[The problem]
The exercise asks you to copy every line below in which "scientific" appears.

== Segment start ==

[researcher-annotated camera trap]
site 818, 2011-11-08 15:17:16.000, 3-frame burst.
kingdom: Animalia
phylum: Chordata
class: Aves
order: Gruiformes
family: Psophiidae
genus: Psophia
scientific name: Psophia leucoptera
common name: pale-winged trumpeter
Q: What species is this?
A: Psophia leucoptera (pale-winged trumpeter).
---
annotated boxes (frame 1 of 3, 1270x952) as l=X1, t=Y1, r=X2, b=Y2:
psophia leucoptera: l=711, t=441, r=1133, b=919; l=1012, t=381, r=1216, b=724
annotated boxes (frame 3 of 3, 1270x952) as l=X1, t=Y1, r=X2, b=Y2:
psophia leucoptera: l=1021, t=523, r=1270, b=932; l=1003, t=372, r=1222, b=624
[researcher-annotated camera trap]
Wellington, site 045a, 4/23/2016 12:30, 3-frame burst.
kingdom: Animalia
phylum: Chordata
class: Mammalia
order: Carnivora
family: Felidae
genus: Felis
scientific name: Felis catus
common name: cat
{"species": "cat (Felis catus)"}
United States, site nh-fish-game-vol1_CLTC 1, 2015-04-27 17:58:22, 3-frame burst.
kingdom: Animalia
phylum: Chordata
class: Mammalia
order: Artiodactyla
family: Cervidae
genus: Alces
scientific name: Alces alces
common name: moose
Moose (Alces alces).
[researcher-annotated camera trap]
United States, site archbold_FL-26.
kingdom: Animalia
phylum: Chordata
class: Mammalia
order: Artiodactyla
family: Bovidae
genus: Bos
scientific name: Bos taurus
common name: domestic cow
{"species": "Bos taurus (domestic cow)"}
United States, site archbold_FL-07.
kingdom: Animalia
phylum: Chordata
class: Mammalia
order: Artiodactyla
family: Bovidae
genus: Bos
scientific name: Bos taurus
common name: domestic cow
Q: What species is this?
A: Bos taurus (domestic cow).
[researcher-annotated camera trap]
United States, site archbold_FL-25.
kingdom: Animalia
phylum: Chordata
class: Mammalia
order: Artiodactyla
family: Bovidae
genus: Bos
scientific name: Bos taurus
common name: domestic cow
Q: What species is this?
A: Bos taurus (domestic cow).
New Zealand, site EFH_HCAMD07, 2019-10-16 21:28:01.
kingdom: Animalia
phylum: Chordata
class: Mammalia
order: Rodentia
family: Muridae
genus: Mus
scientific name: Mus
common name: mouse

== Segment end ==

[Expected answer]
scientific name: Psophia leucoptera
scientific name: Felis catus
scientific name: Alces alces
scientific name: Bos taurus
scientific name: Bos taurus
scientific name: Bos taurus
scientific name: Mus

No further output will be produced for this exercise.